::: Supplied records :::

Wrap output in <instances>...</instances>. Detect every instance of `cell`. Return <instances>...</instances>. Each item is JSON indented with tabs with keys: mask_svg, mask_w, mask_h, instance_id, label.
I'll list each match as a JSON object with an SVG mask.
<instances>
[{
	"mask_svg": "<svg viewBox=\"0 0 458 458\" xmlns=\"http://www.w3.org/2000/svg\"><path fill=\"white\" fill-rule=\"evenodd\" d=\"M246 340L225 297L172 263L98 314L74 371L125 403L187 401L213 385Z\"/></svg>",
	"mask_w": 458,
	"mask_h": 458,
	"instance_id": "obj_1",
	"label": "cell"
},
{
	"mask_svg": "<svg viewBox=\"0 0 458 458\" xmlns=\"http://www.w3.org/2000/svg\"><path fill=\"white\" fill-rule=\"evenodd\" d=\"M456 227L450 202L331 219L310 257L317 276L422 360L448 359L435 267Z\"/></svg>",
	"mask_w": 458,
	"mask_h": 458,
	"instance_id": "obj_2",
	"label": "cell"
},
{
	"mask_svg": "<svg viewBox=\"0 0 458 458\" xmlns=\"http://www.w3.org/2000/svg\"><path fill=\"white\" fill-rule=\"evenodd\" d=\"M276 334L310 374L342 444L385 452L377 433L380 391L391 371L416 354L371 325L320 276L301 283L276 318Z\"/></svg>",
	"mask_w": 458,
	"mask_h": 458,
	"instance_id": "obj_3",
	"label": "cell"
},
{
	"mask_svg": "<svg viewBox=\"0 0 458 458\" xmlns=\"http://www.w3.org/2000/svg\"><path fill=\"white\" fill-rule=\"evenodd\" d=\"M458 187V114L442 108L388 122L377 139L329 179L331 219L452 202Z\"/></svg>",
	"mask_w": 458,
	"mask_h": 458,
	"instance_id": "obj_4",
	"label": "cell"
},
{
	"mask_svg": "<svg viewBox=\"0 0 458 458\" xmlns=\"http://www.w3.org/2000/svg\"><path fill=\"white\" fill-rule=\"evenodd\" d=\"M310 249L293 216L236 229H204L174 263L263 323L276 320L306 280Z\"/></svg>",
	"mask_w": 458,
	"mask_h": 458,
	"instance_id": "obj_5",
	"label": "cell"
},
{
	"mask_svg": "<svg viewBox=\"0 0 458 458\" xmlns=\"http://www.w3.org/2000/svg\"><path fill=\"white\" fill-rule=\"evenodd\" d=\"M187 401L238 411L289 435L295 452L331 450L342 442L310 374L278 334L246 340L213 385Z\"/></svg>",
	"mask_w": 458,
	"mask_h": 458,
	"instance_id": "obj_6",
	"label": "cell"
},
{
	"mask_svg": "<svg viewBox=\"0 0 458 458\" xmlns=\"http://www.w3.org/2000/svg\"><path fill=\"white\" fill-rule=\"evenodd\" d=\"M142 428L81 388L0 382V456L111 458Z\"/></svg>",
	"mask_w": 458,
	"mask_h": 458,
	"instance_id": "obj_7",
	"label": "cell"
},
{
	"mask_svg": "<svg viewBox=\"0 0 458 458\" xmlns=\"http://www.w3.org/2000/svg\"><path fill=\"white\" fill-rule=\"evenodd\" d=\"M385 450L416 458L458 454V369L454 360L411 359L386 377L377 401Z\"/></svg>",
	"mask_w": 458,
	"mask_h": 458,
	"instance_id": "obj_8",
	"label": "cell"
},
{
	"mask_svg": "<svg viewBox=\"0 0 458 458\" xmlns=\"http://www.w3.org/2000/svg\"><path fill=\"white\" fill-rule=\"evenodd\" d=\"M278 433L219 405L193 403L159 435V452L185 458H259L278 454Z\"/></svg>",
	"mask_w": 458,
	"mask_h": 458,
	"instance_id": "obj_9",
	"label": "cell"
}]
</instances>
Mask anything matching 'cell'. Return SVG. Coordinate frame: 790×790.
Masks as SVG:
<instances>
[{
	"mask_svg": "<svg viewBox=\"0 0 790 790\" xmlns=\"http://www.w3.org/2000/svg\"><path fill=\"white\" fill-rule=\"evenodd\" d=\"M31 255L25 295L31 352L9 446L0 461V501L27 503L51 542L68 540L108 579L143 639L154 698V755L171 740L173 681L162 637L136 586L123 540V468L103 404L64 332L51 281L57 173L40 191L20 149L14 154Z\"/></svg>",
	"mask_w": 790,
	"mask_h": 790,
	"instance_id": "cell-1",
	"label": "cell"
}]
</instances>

:::

What needs to be done =>
Please reproduce every row above, from first to last, without altering a single character.

Exercise answer =>
Wrap output in <instances>...</instances>. Detect every instance of `cell`. Return <instances>...</instances>. Each item is JSON indented with tabs with keys: mask_svg, mask_w, mask_h, instance_id, label.
I'll list each match as a JSON object with an SVG mask.
<instances>
[{
	"mask_svg": "<svg viewBox=\"0 0 458 458\" xmlns=\"http://www.w3.org/2000/svg\"><path fill=\"white\" fill-rule=\"evenodd\" d=\"M246 340L225 297L172 263L98 314L74 371L125 403L187 401L213 385Z\"/></svg>",
	"mask_w": 458,
	"mask_h": 458,
	"instance_id": "obj_1",
	"label": "cell"
},
{
	"mask_svg": "<svg viewBox=\"0 0 458 458\" xmlns=\"http://www.w3.org/2000/svg\"><path fill=\"white\" fill-rule=\"evenodd\" d=\"M456 227L450 202L331 219L310 257L317 276L422 360L448 359L435 267Z\"/></svg>",
	"mask_w": 458,
	"mask_h": 458,
	"instance_id": "obj_2",
	"label": "cell"
},
{
	"mask_svg": "<svg viewBox=\"0 0 458 458\" xmlns=\"http://www.w3.org/2000/svg\"><path fill=\"white\" fill-rule=\"evenodd\" d=\"M276 334L310 374L342 444L385 452L377 433L380 391L391 371L416 354L371 325L320 276L301 283L276 318Z\"/></svg>",
	"mask_w": 458,
	"mask_h": 458,
	"instance_id": "obj_3",
	"label": "cell"
},
{
	"mask_svg": "<svg viewBox=\"0 0 458 458\" xmlns=\"http://www.w3.org/2000/svg\"><path fill=\"white\" fill-rule=\"evenodd\" d=\"M458 187V114L442 108L388 122L377 139L329 179L331 219L452 202Z\"/></svg>",
	"mask_w": 458,
	"mask_h": 458,
	"instance_id": "obj_4",
	"label": "cell"
},
{
	"mask_svg": "<svg viewBox=\"0 0 458 458\" xmlns=\"http://www.w3.org/2000/svg\"><path fill=\"white\" fill-rule=\"evenodd\" d=\"M310 249L293 216L236 229H204L174 263L263 323L276 320L306 280Z\"/></svg>",
	"mask_w": 458,
	"mask_h": 458,
	"instance_id": "obj_5",
	"label": "cell"
},
{
	"mask_svg": "<svg viewBox=\"0 0 458 458\" xmlns=\"http://www.w3.org/2000/svg\"><path fill=\"white\" fill-rule=\"evenodd\" d=\"M187 401L238 411L289 435L295 452L331 450L342 442L310 374L278 334L246 340L213 385Z\"/></svg>",
	"mask_w": 458,
	"mask_h": 458,
	"instance_id": "obj_6",
	"label": "cell"
},
{
	"mask_svg": "<svg viewBox=\"0 0 458 458\" xmlns=\"http://www.w3.org/2000/svg\"><path fill=\"white\" fill-rule=\"evenodd\" d=\"M142 428L81 388L0 382V456L111 458Z\"/></svg>",
	"mask_w": 458,
	"mask_h": 458,
	"instance_id": "obj_7",
	"label": "cell"
},
{
	"mask_svg": "<svg viewBox=\"0 0 458 458\" xmlns=\"http://www.w3.org/2000/svg\"><path fill=\"white\" fill-rule=\"evenodd\" d=\"M385 450L416 458L458 454V369L454 360L411 359L386 377L377 401Z\"/></svg>",
	"mask_w": 458,
	"mask_h": 458,
	"instance_id": "obj_8",
	"label": "cell"
},
{
	"mask_svg": "<svg viewBox=\"0 0 458 458\" xmlns=\"http://www.w3.org/2000/svg\"><path fill=\"white\" fill-rule=\"evenodd\" d=\"M278 433L219 405L193 403L159 435V452L185 458H259L278 454Z\"/></svg>",
	"mask_w": 458,
	"mask_h": 458,
	"instance_id": "obj_9",
	"label": "cell"
}]
</instances>
Mask anything matching 'cell'. Return SVG. Coordinate frame: 790×790.
Masks as SVG:
<instances>
[{
	"mask_svg": "<svg viewBox=\"0 0 790 790\" xmlns=\"http://www.w3.org/2000/svg\"><path fill=\"white\" fill-rule=\"evenodd\" d=\"M31 255L25 295L31 352L9 446L0 461V501L27 503L51 542L68 540L108 579L143 639L154 698V755L171 740L173 681L162 637L136 586L123 540V468L103 404L64 332L51 281L57 173L40 191L20 149L14 154Z\"/></svg>",
	"mask_w": 790,
	"mask_h": 790,
	"instance_id": "cell-1",
	"label": "cell"
}]
</instances>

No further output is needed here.